Dhivya Suryadevara, VP of finance, General Motors

However, Suryadevara adds, the savings on PBGC premiums is more “icing on the cake” than the primary reason for the debt-fueled contribution to the pension plan.

“It’s more about risk management,” she says. “We tend to look out a few years at what our non-operating calls on cash are going to be. Understanding that we’re in a cyclical business, we want to make sure we’re able to meet those even during a downturn.”

GM currently expects that it will not have to make significant mandatory contributions to its U.S. pension plans for the next five years. “If you pre-fund it, it pushes that mandatory contribution out a bit further,” Suryadevara notes. “In the process, we’ll also be able to save on the PBGC premiums.”

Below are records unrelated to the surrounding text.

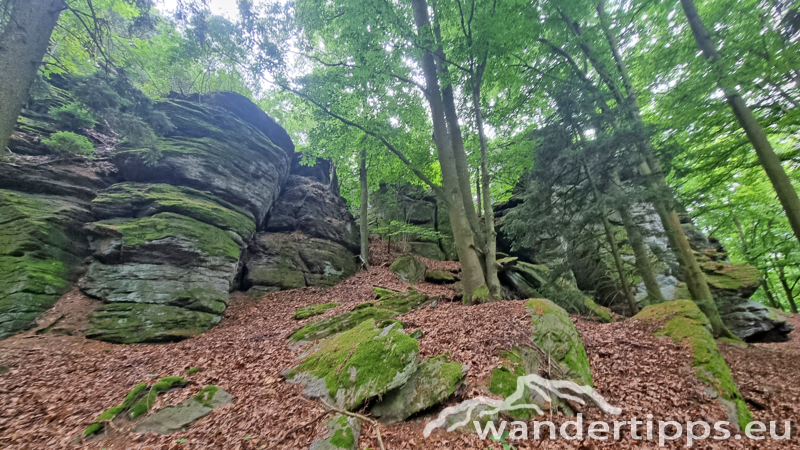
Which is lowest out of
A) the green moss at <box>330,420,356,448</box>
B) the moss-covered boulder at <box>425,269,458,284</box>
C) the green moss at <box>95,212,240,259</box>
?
the green moss at <box>330,420,356,448</box>

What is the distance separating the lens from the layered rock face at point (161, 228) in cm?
779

She adds that while GM will look on a regular basis at issuing additional debt to fund pension contributions, it’s not known whether or how often it will actually do so.

Corporate Outrage

There are two elements to the PBGC premiums that plan sponsors pay. First, there is a flat-rate, per-participant fee that has been rising steadily since 2006. It was $57 in 2015, is $64 this year, and will continue to rise until it hits $80 in 2019, after which it will be subject to annual inflation adjustments.

That’s not what companies are concerned about. There’s also a variable-rate premium that is a percentage of a plan’s unfunded liabilities, currently capped at $500 per year per participant. It was below 1% for many years but began rising in 2014 and for 2016 is approximately 3%. The variable rate also will keep rising until 2019, when it will reach 4.1%.

For plan sponsors with a poor funded status, premium bills will be huge. A letter sent to the PBGC last November, signed by more than 100 companies, expressed outrage at the steep increases.

“Every additional dollar that employers must pay to the PBGC is one less dollar that can be used to fund participant benefits, expand businesses, create jobs, or grow the economy,” the letter said. “Rather, these premium increases foster economic uncertainty, hamper investment, endanger jobs, and constrain economic growth.”

Further, the companies griped, “PBGC premium increases also create an unfair playing field among employers, as only the employers that voluntarily provide defined benefit pension plan benefits face this tax burden.”

Still, the many companies that have taken advantage of the funding relief mechanisms introduced in the past two years have only themselves to blame for finding themselves in a deeper, more highly taxed hole to climb out of with respect to funded status. And in doing so they played right into the federal government’s hand.

“When the relief in MAP-21 was introduced, it was a reaction to the [then-recent] financial crisis, intended to help companies contribute less money to their plans because they had so many other needs for their cash,” says Collie. “The last two rounds of relief were both part of budget acts, which makes it very clear that the intent was to reduce tax-deductible contributions as a way to increase tax revenue and use that in budget-balancing calculations. The rationale for the relief was pretty blatantly political.”